Microservices fail. Networks are unreliable. Dependencies go down. If you build a distributed system assuming everything works perfectly, you’re building a system that will fail catastrophically.
I’ve operated microservices at scale long enough to know that resilience isn’t optional—it’s the foundation. Today, I want to share the essential patterns I use to build systems that gracefully handle failure rather than cascading into outages.
The Cascading Failure Problem
Consider this scenario: Your payment service depends on a fraud detection API. The fraud API starts responding slowly due to a database issue. Your payment service waits for responses, exhausting its connection pool. Requests queue up. Your order service, which calls the payment service, also starts timing out. Soon your entire checkout flow is down, even though only one downstream dependency has an issue.

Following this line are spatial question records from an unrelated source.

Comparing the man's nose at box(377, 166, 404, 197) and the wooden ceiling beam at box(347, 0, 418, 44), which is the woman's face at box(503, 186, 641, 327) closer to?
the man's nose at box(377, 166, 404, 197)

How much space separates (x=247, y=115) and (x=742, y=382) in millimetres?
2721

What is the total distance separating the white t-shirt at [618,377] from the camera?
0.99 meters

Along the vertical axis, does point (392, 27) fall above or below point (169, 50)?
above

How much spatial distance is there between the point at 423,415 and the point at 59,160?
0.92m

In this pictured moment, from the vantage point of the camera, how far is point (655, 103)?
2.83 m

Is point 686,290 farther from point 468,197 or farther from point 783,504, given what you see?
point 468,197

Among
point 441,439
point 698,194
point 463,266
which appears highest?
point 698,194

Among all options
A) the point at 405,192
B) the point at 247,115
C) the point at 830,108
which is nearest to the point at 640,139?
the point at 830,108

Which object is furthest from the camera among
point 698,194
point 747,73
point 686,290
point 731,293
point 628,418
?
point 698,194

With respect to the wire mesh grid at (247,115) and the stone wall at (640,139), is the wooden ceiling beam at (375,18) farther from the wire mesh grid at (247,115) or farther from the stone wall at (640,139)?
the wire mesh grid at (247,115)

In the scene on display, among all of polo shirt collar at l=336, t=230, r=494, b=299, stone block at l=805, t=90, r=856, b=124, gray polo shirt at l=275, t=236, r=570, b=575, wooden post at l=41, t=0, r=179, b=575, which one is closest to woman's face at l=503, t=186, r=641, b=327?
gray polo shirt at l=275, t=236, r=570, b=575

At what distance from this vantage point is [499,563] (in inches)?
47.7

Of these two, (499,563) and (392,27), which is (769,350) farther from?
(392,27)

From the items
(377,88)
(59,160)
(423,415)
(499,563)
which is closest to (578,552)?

This is a cascading failure, and it’s the most common way distributed systems collapse.
Timeout Pattern
The simplest resilience pattern: don’t wait forever.
func callPaymentService(ctx context.Context, payment *Payment) error {
// Create a context with timeout
ctx, cancel := context.WithTimeout(ctx, 3*time.Second)
defer cancel()
req, err := http.NewRequestWithContext(ctx, "POST",
"http://payment-service/charge", serializePayment(payment))
if err != nil {
return err
}
resp, err := http.DefaultClient.Do(req)
if err != nil {
// This includes timeout errors
if errors.Is(err, context.DeadlineExceeded) {
return fmt.Errorf("payment service timeout: %w", err)
}
return err
}
defer resp.Body.Close()
if resp.StatusCode != http.StatusOK {
return fmt.Errorf("payment failed: status %d", resp.StatusCode)
}
return nil
}
Key decisions:
- Timeout value: Should be longer than typical latency, but short enough to fail fast. For most services, I use 3-5 seconds for synchronous calls.

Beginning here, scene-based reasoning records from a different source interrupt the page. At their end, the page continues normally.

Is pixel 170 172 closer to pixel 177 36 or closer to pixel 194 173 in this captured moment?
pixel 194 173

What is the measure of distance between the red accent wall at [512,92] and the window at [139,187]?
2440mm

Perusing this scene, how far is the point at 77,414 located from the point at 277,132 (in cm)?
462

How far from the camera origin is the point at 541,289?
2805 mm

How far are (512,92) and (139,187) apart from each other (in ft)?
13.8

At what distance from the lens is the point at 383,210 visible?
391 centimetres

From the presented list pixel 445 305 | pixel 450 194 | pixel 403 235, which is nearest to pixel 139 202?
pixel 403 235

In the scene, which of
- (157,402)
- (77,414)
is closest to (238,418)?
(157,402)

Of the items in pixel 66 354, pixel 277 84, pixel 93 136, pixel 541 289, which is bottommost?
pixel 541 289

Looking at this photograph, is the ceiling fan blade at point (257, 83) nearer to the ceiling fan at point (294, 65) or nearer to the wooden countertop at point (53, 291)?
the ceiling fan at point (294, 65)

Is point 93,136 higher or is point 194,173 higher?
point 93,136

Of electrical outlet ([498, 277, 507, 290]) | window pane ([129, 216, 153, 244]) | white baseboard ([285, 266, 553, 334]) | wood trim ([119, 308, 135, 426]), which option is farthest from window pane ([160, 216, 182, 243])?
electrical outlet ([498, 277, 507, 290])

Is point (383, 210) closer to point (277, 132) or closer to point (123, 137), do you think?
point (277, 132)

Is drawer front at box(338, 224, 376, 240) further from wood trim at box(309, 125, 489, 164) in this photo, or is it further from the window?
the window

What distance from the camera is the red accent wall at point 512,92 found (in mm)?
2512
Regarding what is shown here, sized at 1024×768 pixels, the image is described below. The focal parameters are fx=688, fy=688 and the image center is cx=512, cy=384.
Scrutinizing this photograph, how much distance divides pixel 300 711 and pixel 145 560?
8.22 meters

- Different timeouts for different operations: Database queries might timeout at 1 second, external APIs at 10 seconds.
- Propagate timeouts: If your service has a 5-second timeout from clients, use shorter timeouts (e.g., 2 seconds) for your dependencies to leave time for processing.
Retry Pattern
Some failures are transient. A network blip. A temporarily overloaded server. Retrying can succeed where the first attempt failed.
type RetryConfig struct {
MaxAttempts int
BaseDelay time.Duration
MaxDelay time.Duration
Multiplier float64
}
func RetryWithBackoff(ctx context.Context, config RetryConfig, fn func() error) error {
var lastErr error
for attempt := 1; attempt <= config.MaxAttempts; attempt++ {
err := fn()
if err == nil {
return nil // Success
}
lastErr = err
// Don't retry on certain errors
if !isRetriable(err) {
return err
}
// Don't retry if we're out of attempts
if attempt == config.MaxAttempts {
break
}
// Calculate backoff delay with exponential increase
delay := config.BaseDelay * time.Duration(math.Pow(config.Multiplier, float64(attempt-1)))

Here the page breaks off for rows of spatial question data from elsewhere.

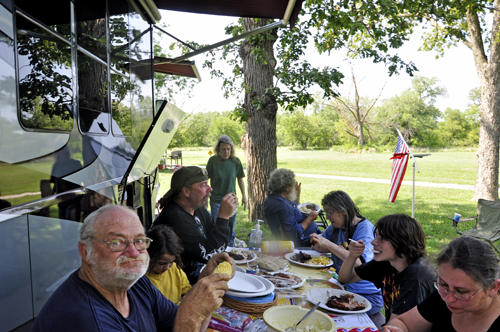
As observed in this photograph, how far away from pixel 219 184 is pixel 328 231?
10.6ft

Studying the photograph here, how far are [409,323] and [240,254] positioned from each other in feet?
4.91

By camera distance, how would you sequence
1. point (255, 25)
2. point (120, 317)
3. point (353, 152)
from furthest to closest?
1. point (353, 152)
2. point (255, 25)
3. point (120, 317)

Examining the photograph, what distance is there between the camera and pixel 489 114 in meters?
10.9

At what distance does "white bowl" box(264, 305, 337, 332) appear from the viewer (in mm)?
1827

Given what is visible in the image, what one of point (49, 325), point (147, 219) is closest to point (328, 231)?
point (147, 219)

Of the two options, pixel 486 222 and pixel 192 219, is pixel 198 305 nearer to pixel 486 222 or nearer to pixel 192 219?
pixel 192 219

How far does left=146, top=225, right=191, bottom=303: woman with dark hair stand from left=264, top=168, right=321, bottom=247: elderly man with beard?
2025 mm

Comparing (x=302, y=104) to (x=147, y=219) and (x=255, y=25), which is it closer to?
(x=255, y=25)

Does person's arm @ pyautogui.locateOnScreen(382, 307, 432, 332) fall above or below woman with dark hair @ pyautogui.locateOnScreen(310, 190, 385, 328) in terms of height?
below

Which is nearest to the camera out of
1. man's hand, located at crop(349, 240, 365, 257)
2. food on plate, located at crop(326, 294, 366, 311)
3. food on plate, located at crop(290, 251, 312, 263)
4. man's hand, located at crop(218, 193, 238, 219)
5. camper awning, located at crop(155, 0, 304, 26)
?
food on plate, located at crop(326, 294, 366, 311)

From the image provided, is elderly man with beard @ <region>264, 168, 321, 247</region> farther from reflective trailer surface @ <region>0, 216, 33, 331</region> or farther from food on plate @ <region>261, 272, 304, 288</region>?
reflective trailer surface @ <region>0, 216, 33, 331</region>

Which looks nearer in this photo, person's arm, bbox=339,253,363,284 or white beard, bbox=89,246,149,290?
white beard, bbox=89,246,149,290

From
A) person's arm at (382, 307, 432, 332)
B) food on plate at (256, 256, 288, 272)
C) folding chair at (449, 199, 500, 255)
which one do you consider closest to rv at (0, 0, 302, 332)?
food on plate at (256, 256, 288, 272)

if delay > config.MaxDelay {
delay = config.MaxDelay
}
// Add jitter to prevent thundering herd
jitter := time.Duration(rand.Float64() * float64(delay) * 0.1)
delay += jitter
log.Printf("Attempt %d failed: %v. Retrying in %v", attempt, err, delay)
// Wait before retrying
select {
case <-time.After(delay):
// Continue to next attempt
case <-ctx.Done():
return ctx.Err()
}
}
return fmt.Errorf("max retries exceeded: %w", lastErr)
}
func isRetriable(err error) bool {
// Don't retry client errors (4xx)
if httpErr, ok := err.(*HTTPError); ok {
if httpErr.StatusCode >= 400 && httpErr.StatusCode < 500 {
return false
}
}
// Retry network errors, timeouts, 5xx errors
return true
}
// Usage
err := RetryWithBackoff(ctx, RetryConfig{
MaxAttempts: 3,
BaseDelay: 100 * time.Millisecond,
MaxDelay: 2 * time.Second,
Multiplier: 2.0,
}, func() error {
return callPaymentService(ctx, payment)
})
Important considerations:
- Idempotency: Only retry operations that are safe to repeat. Use idempotency keys for operations that aren’t naturally idempotent.
- Exponential backoff: Increase delay between retries to avoid hammering a struggling service.
- Jitter: Add randomness to retry timing to prevent synchronized retries from all clients.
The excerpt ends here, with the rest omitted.